On pou­vait y déplor­er bien d’autres coupures ; la dis­pari­tion, par exem­ple, de toute la scène avec le pyrrhonien Mar­phurius. Je ne me sou­viens plus bien com­ment tout cela s’enchaînait avec L’Amour médecin, vic­time aus­si de longues coupures, notam­ment celle de la délibéra­tion des qua­tre médecins, pour­tant intro­duite par une bien diver­tis­sante didas­calie, qui en dit long sur leur vacuité : « Ils s’asseyent et tou­ssent. » Seule en sub­sis­tait, mais en a parte et comme à la sauvette, une brève allu­sion aux mérites respec­tifs de la mule de M. Tomès et du cheval de M. Desfonandrès.

Mal­gré ces fan­taisies et grâce au tal­ent des comé­di­ens – il fal­lait voir se tré­mouss­er Dorimène-Lucinde, avec son petit nez en trompette et ses cou­ettes frétil­lantes – et surtout grâce à cette mer­veilleuse langue de Molière, ce fut une fête de l’oreille qu’entendre ce par­ler si sim­ple, si dépourvu de tout arti­fice, jeux de mots, calem­bours et autres, si clair, si « coulant de source ».

Mais pourquoi donc le met­teur en scène, dis­posant de jeunes comé­di­ens dotés d’une évi­dente maîtrise du bien dire, s’était-il aven­turé à jouer au Mec­ca­no avec la con­struc­tion dra­ma­tique de Molière.
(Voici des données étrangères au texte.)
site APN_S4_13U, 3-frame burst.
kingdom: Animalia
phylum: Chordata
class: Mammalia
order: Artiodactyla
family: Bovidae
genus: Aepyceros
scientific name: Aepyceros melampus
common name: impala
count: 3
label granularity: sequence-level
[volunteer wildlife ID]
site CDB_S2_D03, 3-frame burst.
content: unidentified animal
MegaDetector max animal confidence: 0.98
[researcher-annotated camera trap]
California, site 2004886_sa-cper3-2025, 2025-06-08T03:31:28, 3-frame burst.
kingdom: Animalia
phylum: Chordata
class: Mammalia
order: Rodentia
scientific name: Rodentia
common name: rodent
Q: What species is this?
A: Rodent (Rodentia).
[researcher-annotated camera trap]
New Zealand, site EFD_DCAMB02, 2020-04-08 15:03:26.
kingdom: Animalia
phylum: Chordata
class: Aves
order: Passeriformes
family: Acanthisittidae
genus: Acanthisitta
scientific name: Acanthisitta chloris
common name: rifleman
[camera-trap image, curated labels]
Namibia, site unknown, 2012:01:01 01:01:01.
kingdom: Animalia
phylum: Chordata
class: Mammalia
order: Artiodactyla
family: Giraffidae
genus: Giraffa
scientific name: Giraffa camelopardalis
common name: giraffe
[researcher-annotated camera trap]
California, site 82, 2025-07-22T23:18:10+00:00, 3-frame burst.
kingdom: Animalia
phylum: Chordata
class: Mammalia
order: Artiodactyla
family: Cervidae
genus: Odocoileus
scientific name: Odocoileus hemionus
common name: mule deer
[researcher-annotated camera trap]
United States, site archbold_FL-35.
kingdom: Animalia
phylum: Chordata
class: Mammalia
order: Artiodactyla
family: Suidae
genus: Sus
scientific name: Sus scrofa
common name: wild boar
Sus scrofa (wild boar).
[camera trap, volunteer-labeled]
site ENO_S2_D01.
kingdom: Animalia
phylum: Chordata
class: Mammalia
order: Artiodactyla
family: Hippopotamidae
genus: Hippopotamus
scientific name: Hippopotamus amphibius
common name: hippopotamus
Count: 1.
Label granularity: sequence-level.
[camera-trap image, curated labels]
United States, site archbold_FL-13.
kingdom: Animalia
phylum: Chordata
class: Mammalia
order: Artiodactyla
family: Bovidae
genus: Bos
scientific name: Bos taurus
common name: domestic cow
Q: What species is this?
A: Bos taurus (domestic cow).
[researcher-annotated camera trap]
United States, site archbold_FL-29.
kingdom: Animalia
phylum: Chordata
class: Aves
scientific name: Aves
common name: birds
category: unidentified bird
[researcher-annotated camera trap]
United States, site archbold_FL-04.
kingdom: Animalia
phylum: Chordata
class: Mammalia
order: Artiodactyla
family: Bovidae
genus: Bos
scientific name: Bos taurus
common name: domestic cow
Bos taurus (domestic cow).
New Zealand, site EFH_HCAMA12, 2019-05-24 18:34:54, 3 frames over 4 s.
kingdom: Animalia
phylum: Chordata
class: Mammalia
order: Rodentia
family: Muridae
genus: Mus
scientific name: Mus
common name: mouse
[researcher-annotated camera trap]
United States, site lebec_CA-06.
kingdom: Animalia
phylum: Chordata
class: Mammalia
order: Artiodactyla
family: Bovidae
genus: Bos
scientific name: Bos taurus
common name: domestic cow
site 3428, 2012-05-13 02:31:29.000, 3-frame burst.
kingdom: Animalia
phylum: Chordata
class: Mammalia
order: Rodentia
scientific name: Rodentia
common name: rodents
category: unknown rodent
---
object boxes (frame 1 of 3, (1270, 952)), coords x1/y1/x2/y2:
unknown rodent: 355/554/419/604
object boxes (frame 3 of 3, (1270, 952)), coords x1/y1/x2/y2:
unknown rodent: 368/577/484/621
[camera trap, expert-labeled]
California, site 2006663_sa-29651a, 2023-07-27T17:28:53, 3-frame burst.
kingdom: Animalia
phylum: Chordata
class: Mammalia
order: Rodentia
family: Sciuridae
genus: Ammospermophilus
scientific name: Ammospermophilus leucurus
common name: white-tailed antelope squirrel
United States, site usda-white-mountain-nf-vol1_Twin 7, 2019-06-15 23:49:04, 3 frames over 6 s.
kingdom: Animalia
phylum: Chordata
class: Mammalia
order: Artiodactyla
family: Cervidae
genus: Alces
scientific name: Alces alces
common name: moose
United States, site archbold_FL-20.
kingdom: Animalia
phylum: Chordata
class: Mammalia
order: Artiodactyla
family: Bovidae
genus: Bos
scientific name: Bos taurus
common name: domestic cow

En ce mois de mai deux mille huit, l’on ne pou­vait s’empêcher de se reporter quar­ante ans en arrière, en Mai 68, moment de cafouil­lage men­tal où l’on croy­ait devoir oppos­er les con­cepts de lib­erté et d’autorité, alors qu’ils sont complémentaires.

En matière de théâtre, qu’est-il résulté de ce tohu-bohu ? Dans cer­taines salles, la dis­pari­tion du rideau de scène et de la numéro­ta­tion des places, dis­po­si­tions qui passèrent alors pour de pro­fondes avancées de l’art dra­ma­tique. Soit. Il y a cepen­dant plus grave : la sub­sis­tance, qui se ren­con­tre encore chez bien des met­teurs en scène, même jeunes, du sen­ti­ment que n’existe d’autre moyen d’exprimer leur lib­erté créa­trice que le rejet de « l’autorité de l’auteur », fût-il Molière, en se per­me­t­tant de manip­uler les textes à tout va.
Il m’arrive de me deman­der qui, des comé­di­ens ou du pub­lic, sont le plus à plaindre.